# Task instructions
(A) Check each statement against the investment principles below, not the data that follows them. For each one, say yes or no and quote the exact words of the text that decide it. (i) The author prefers businesses that depend on technology. (ii) A business that can consistently pay dividends is considered mature enough for a conservative investor. (iii) The author prefers businesses that have been around for a long time.
(B) According to the investment principles below, what is the purpose of a business?
(C) Write the next part of the investment principles below, starting after their last sentence, in the same style and format.

# Given text
— start —

Investment Principles


Price is what you pay, value is what you get. Only buy securities at attractive prices.

Long-term business ownership

Be a buyer of businesses. Be concerned with the company, its business economics, management, history and future prospects. Great businesses should get you excited.

Predictable businesses

It’s much easier to understand and value some types of businesses than others. I prefer understandable and predictable businesses. I prefer businesses that have been around for a long time.

I shy away from concerns that rely on commodity prices, depend on technology or whose financial statements are largely based on estimates.

Show me the money

I like companies that pay dividends. A business that can consistently pay dividends is mature enough to be considered for investment by a conservative investor. Managements who pay dividends and repurchase shares show us that they understand the purpose of a business: to generate cash flow for shareholders.

— end —

# Information provided
— start —

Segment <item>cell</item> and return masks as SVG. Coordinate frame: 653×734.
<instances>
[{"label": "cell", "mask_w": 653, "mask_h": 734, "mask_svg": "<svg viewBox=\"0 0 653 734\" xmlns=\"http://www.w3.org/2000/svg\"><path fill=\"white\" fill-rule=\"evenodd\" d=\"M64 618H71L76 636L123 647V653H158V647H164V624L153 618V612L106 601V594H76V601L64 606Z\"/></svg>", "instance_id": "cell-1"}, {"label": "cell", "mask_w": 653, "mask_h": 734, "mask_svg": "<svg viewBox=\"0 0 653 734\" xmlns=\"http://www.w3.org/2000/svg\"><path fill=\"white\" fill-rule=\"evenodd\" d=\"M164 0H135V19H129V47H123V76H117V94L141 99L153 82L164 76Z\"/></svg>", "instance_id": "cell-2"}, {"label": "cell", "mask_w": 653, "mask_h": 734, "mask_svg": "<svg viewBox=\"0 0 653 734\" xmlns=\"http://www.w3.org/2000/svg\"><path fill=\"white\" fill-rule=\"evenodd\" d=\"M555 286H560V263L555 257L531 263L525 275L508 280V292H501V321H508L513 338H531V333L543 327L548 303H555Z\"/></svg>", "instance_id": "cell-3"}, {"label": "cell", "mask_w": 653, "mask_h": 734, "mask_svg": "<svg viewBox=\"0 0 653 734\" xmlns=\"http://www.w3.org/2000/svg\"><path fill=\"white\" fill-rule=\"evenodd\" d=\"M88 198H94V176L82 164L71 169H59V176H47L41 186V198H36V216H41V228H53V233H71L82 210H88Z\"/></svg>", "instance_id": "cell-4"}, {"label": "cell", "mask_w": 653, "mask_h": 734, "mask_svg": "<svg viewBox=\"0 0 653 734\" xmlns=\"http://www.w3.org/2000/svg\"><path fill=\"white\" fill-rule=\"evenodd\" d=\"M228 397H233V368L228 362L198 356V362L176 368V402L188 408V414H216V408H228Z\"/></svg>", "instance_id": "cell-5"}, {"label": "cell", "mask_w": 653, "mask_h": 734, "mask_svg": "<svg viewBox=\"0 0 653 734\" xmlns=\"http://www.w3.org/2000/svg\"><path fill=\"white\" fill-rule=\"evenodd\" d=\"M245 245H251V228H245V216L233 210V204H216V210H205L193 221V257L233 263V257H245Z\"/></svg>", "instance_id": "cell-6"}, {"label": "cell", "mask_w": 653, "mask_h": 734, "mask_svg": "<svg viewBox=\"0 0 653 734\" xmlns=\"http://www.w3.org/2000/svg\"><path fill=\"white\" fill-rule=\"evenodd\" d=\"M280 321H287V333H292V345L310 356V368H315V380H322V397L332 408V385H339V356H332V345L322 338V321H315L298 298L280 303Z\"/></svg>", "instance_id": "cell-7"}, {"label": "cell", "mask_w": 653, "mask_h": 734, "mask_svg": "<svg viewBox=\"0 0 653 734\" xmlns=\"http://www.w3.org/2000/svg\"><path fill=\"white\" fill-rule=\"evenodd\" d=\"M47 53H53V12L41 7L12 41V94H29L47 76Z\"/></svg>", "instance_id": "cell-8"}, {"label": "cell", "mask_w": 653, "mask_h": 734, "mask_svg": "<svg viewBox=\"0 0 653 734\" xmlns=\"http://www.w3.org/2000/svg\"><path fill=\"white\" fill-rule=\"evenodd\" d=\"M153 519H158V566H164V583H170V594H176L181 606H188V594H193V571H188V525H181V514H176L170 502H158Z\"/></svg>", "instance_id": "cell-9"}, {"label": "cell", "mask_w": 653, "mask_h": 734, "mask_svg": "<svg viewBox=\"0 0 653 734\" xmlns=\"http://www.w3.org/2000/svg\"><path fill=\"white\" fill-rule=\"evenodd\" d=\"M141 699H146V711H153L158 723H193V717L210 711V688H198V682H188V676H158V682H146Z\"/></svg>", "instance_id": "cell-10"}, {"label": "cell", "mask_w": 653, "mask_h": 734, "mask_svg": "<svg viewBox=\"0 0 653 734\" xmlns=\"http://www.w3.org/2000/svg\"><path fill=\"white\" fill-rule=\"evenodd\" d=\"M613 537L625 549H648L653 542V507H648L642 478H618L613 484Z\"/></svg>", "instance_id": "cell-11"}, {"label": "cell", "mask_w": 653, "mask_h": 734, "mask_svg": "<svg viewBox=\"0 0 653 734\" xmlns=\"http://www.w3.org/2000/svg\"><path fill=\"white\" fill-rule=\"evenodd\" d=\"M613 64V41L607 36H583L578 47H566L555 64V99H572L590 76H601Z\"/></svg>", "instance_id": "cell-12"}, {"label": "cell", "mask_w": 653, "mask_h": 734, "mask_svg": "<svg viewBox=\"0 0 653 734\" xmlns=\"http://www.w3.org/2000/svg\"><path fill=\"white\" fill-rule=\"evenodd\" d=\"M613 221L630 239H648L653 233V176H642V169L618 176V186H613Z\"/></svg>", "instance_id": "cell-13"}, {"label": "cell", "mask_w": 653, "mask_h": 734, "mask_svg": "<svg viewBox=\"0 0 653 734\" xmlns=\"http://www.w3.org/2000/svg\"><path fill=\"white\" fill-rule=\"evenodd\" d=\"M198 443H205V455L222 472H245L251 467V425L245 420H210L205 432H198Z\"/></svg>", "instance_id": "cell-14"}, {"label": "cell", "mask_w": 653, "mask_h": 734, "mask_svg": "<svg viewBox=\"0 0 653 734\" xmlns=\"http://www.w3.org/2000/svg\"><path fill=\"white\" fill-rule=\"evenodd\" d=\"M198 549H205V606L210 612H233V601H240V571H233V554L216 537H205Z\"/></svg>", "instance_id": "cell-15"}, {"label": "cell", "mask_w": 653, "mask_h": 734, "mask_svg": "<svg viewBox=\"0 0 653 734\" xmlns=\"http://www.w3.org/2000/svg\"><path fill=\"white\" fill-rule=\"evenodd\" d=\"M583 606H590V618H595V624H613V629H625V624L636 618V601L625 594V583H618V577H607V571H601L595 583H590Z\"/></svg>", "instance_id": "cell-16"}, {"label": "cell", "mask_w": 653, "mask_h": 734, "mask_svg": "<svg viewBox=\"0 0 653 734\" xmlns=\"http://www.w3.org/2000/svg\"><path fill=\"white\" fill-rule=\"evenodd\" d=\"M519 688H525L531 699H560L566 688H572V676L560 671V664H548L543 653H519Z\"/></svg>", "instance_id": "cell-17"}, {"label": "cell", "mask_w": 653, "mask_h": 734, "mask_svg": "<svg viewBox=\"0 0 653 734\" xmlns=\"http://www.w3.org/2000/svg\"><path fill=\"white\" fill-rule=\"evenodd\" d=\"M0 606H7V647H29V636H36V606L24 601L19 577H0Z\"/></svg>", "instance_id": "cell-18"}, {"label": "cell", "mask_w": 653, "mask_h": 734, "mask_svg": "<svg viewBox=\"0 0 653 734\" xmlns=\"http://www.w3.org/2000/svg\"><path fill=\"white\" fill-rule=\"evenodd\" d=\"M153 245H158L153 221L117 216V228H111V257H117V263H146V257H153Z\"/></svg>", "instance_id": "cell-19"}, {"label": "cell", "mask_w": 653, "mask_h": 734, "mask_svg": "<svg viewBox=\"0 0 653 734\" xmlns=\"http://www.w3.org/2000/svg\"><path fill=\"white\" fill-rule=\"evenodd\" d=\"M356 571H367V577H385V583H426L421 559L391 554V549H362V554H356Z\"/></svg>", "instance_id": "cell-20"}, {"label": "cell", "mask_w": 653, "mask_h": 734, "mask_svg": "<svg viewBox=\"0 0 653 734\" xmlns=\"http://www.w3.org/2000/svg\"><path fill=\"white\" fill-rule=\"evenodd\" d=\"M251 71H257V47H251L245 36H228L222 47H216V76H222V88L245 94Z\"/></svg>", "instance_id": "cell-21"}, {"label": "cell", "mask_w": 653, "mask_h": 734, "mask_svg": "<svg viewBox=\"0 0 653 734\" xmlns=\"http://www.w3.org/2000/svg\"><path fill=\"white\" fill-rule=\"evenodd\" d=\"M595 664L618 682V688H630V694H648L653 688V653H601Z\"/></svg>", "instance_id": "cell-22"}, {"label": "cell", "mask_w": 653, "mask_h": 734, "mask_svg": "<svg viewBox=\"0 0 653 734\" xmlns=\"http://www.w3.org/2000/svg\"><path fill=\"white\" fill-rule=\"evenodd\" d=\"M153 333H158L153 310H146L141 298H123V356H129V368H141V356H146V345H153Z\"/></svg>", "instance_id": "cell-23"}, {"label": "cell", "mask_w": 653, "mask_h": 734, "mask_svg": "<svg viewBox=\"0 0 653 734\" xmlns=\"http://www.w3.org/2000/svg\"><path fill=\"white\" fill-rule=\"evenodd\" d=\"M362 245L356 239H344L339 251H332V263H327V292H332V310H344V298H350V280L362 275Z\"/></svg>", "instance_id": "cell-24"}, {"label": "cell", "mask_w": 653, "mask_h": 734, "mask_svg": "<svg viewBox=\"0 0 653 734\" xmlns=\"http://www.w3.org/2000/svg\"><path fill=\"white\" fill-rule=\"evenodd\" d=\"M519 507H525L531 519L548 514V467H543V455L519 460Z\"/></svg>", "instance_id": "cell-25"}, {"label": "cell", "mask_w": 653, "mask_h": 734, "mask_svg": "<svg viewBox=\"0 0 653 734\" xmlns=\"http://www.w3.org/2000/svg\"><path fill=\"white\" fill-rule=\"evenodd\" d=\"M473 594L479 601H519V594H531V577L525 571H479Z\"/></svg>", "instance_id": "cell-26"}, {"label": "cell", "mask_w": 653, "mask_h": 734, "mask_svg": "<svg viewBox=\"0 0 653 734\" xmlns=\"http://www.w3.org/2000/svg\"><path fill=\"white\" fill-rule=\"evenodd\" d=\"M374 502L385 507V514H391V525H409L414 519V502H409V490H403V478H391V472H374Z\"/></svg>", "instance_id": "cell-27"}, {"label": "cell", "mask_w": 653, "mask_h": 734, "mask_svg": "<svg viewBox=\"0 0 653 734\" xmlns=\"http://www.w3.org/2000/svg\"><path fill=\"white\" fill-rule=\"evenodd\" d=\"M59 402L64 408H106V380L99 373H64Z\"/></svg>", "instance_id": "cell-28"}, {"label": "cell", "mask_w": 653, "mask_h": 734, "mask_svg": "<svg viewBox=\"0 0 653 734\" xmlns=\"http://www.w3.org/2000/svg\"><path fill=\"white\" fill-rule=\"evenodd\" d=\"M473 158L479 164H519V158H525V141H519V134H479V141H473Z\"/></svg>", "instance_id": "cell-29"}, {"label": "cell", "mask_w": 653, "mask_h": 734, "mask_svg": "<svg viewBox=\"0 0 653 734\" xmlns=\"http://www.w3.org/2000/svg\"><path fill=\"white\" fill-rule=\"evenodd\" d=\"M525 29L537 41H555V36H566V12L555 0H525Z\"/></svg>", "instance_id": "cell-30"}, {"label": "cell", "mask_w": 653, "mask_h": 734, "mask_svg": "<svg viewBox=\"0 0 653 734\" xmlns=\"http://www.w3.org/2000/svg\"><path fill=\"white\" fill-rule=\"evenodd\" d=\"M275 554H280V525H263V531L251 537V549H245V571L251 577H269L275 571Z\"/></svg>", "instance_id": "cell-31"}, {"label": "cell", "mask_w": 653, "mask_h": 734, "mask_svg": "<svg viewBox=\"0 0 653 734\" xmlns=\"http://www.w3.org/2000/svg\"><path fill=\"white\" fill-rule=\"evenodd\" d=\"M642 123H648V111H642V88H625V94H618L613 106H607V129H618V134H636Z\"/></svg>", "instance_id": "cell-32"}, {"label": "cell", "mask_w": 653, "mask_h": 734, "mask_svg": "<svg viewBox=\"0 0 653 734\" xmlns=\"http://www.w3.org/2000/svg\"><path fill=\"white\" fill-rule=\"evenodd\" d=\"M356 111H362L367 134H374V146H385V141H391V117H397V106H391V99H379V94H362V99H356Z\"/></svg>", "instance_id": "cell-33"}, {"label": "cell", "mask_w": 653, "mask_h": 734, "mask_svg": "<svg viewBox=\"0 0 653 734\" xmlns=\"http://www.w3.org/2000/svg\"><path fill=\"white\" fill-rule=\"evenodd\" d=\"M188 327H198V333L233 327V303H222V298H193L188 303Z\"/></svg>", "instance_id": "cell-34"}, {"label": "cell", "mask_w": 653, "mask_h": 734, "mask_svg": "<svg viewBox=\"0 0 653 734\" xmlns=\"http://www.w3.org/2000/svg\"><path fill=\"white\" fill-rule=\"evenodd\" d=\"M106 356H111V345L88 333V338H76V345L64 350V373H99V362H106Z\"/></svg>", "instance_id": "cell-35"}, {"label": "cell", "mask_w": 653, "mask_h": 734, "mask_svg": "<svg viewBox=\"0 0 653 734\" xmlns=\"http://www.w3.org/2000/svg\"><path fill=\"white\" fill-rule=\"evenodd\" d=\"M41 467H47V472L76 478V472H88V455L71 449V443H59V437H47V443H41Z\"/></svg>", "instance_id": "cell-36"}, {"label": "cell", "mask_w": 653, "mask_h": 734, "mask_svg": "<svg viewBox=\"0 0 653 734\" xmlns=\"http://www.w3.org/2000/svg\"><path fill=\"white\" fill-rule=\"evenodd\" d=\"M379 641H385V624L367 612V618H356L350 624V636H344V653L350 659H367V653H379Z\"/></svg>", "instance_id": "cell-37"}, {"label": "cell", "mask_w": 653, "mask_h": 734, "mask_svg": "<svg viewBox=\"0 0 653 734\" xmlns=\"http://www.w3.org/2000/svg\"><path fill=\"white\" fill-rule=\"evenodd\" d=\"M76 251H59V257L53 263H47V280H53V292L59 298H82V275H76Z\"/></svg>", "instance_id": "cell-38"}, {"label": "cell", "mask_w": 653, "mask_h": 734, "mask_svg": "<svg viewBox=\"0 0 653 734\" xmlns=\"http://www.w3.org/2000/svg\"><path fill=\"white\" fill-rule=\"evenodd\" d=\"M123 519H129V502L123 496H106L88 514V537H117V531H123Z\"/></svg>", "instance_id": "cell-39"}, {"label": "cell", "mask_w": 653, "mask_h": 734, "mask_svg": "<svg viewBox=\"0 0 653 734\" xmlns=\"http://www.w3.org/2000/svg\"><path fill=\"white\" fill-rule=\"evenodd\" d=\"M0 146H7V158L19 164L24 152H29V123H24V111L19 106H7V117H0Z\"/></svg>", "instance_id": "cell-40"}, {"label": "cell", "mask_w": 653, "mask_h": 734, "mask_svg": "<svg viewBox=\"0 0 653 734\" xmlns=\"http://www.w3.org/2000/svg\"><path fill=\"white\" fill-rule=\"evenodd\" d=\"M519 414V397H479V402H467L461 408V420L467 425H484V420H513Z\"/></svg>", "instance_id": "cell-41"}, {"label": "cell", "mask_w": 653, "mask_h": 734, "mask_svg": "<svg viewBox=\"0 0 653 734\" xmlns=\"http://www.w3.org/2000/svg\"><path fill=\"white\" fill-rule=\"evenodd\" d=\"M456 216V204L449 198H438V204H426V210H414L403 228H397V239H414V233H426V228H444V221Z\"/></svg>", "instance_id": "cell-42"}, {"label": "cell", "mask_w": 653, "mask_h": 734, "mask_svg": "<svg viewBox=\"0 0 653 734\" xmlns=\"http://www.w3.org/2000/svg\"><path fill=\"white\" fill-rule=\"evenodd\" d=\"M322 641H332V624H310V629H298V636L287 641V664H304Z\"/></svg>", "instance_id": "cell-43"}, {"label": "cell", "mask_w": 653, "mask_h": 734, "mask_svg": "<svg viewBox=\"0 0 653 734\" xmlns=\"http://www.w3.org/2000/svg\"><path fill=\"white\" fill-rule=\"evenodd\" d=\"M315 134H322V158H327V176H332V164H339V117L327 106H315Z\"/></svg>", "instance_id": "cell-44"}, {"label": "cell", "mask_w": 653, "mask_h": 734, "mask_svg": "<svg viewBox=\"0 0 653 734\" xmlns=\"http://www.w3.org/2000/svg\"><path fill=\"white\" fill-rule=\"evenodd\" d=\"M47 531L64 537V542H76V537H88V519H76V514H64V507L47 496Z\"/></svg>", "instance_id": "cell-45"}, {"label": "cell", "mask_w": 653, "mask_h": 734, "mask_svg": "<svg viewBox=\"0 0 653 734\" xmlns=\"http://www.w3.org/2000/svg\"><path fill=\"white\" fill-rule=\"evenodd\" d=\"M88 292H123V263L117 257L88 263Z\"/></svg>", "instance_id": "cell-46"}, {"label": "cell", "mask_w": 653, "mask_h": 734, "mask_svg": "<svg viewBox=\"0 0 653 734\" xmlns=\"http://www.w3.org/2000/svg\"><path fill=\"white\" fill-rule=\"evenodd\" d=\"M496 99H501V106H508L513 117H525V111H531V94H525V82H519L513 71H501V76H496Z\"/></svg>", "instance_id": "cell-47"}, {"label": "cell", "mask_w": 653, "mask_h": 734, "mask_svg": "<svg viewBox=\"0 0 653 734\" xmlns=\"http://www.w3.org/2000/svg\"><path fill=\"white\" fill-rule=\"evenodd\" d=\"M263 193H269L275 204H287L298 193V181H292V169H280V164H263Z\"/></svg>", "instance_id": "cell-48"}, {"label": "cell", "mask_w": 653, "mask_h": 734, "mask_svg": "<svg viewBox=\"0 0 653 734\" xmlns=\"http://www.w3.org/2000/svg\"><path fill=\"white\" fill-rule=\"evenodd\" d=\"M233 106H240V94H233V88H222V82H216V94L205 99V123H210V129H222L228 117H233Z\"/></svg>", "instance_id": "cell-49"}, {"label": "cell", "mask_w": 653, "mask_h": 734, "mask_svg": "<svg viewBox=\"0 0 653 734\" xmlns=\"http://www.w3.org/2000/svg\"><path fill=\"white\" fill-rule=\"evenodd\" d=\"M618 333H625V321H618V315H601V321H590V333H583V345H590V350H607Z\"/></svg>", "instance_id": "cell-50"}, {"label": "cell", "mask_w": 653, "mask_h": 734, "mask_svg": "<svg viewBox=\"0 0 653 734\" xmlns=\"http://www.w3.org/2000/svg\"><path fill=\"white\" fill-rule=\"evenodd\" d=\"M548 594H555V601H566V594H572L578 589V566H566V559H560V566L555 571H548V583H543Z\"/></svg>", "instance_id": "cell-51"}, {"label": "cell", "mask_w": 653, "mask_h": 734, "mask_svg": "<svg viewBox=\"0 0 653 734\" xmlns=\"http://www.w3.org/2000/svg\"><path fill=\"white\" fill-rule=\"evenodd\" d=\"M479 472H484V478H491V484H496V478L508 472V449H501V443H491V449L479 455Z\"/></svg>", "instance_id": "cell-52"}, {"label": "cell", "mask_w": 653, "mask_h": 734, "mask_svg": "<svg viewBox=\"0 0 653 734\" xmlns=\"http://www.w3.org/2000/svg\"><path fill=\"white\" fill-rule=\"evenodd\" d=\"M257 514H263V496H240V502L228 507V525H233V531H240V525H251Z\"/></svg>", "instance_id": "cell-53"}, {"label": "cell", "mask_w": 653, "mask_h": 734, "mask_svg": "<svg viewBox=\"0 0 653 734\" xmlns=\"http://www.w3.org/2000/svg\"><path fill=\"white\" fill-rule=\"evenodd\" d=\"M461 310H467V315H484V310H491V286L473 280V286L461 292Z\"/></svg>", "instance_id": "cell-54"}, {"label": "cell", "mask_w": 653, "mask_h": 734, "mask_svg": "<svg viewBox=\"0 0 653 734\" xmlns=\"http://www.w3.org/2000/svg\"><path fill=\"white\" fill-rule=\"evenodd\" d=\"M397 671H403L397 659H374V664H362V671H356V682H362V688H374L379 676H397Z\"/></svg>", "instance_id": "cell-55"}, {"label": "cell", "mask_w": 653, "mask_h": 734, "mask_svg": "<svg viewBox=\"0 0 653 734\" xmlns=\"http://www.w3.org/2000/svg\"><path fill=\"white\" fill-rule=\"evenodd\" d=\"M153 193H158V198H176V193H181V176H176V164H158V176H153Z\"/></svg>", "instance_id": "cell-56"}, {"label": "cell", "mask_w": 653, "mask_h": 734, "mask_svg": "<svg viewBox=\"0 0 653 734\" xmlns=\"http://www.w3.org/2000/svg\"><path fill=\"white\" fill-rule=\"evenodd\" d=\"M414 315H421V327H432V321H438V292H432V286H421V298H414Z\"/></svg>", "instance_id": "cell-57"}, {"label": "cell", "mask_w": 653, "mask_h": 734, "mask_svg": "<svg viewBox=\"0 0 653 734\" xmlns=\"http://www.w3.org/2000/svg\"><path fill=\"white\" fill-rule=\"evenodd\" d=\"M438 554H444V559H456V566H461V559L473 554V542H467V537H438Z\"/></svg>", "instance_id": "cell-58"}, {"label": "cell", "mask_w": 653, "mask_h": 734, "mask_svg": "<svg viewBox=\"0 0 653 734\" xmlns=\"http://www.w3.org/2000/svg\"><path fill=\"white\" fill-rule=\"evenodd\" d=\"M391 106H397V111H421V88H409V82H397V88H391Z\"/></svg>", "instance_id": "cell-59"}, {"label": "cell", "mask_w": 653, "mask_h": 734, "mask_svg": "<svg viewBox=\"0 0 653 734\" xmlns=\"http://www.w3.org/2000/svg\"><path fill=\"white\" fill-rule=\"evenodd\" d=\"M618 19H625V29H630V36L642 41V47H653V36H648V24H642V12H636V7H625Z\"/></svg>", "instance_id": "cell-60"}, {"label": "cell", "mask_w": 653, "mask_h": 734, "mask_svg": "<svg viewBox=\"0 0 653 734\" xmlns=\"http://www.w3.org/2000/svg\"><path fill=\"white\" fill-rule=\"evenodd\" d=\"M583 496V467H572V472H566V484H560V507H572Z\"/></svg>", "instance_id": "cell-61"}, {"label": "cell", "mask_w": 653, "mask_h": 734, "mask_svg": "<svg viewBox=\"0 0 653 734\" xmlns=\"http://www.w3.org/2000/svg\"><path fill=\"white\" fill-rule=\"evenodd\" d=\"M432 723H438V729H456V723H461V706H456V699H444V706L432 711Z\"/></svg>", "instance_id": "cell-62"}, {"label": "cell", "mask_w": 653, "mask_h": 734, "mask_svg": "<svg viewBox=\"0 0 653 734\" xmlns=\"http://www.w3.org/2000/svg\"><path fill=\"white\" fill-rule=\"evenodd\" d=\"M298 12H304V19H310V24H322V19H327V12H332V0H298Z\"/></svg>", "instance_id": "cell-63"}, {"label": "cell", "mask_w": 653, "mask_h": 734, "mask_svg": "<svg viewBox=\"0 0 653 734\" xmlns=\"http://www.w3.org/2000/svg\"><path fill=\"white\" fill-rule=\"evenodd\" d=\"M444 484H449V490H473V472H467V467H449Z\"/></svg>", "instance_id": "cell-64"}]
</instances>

— end —

# The responses
(A)
(i) No: "I shy away from concerns that rely on commodity prices, depend on technology or whose financial statements are largely based on estimates."
(ii) Yes: "A business that can consistently pay dividends is mature enough to be considered for investment by a conservative investor."
(iii) Yes: "I prefer businesses that have been around for a long time."

(B) To generate cash flow for shareholders.

(C)
Better businesses

There are bad businesses, average businesses and great businesses. The distinguishing factor between them is often the existence of a durable competitive advantage. Invest in companies that are better than average to great.


Try to be cautious and realistic in your expectations about business prospects and the economy.

I like businesses with low amounts of debt. I don’t invest on margin.

Ignore the noise

I am not a speculator or technical trader. I don’t care about price charts or daily ups and downs of the market. I also don’t care about economic and stock market forecasts as they are unreliable and distracting.

Stock prices

In the short run, stock prices can go both up and down regardless of underlying business performance. Some people can’t handle the emotional impact when their portfolio is down. Those people may want to avoid investing in common stocks.


Taxes are the largest expense associated with investing. The best way to avoid capital gains tax is not to sell your investments. Thus it helps to buy stocks you want to hold for a long time.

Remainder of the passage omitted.